Quelle merveilleuse occupation que de remonter le mécanisme d'un de ces petits jouets de métal peint ou de plastique en forme de scorpion, de main humaine ou encore mieux, de souris, puis de le lâcher brusquement au milieu du salon et de voir la mine ahurie du chat lorsque la bestiole lui passe sous le nez avec un bruit de crécelle.

Quelle merveilleuse occupation que de lancer par la fenêtre des graines de courge, de voir les pigeons et autres espèces volantes se précipiter pour en faire bombance en se battant comme des chiffonniers, d'en profiter pour en tirer les plus gros à la carabine à plombs, histoire de dépolluer l'environnement et en plus de gagner son dîner, et de les préparer en salmis.

Quelle merveilleuse occupation que d'envoyer une lettre de réclamation anonyme au syndic de l'immeuble, de dénoncer des voisins mal intentionnés, de les accuser de tirer inconsidérément sur les oiseaux qui font le charme de la cour et de jouer au bowling dans leur living-room qui est juste au-dessus de votre chambre, de guetter ensuite la réaction justement sévère que le propriétaire ou son représentant ne manquera pas d'avoir, et de vous réjouir de leur mine catastrophée lorsqu'ils quitteront piteusement l'immeuble.

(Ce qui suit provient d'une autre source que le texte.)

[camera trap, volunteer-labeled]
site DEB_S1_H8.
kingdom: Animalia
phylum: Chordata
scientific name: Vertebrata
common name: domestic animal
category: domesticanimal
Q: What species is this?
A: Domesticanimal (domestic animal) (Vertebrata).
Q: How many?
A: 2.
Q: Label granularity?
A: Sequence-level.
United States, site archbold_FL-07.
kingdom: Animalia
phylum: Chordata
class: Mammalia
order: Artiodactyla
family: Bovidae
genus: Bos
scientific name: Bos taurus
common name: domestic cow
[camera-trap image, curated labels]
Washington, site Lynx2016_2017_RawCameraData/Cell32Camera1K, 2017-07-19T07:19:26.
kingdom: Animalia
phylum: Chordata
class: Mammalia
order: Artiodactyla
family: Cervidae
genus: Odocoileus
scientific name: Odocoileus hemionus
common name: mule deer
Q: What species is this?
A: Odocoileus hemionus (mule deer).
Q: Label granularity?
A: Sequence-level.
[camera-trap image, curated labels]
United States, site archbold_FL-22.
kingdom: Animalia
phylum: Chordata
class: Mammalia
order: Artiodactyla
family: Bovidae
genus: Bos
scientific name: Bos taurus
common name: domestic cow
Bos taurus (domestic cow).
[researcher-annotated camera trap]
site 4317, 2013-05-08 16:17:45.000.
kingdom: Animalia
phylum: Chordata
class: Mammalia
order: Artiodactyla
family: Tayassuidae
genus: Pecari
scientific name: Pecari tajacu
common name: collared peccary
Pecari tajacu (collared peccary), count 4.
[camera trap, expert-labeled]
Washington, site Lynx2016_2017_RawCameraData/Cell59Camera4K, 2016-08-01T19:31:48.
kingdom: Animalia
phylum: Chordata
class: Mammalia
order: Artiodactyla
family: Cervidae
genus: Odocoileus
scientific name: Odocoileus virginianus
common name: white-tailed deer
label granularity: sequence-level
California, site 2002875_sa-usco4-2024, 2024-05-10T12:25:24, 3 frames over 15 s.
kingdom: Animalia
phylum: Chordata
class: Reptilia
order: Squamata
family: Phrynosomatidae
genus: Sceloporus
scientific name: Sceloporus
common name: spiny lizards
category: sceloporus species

Quelle merveilleuse occupation que de fouiller dans la poubelle pour récupérer quelques trophées parmi les divers objets abandonnés par les ex-voisins, puis de jeter à la place les débris des jouets de métal peint, les os et les plumes des ramiers, les restes de la bouffe du chat, ainsi que le chat lui-même, malencontreusement trépassé des suites de l'ingestion d'une souris mécanique. Ou d'une piqûre de scorpion, peut-être ?

Irène Ruszniewski

Quelle merveilleuse occupation que de découvrir les multiples chemins d’un grand écrivain dans les interstices des mots, inventer une géographie du cœur, obscure et belle, dont les frontières spirituelles mêlent Bruxelles, Paris et Bueno-aires, d’imaginer Julio Cortazar déambulant entre les ordinateurs déroulant sa vie, ses lettres et ses poèmes.
Quelle merveilleuse occupation que de se trouver Bd Arago, observant un homme entrer dans un café, empilant ses tas de sucre en une pyramide, sous l’œil courroucé d’un tablier blanc, de se prendre à rêver qu’il y dépose en son sommet un mince jet de salive dont l’action la fera s’écrouler et se dissoudre dans un mouvement lent et inexorable.
Quelle merveilleuse occupation que d’imaginer cet homme, pour qui « tout ce qui est conventionnel est étranger » découvrir avec horreur que nos merveilleuses occupations usurpent avec humour son lanceur cronopien.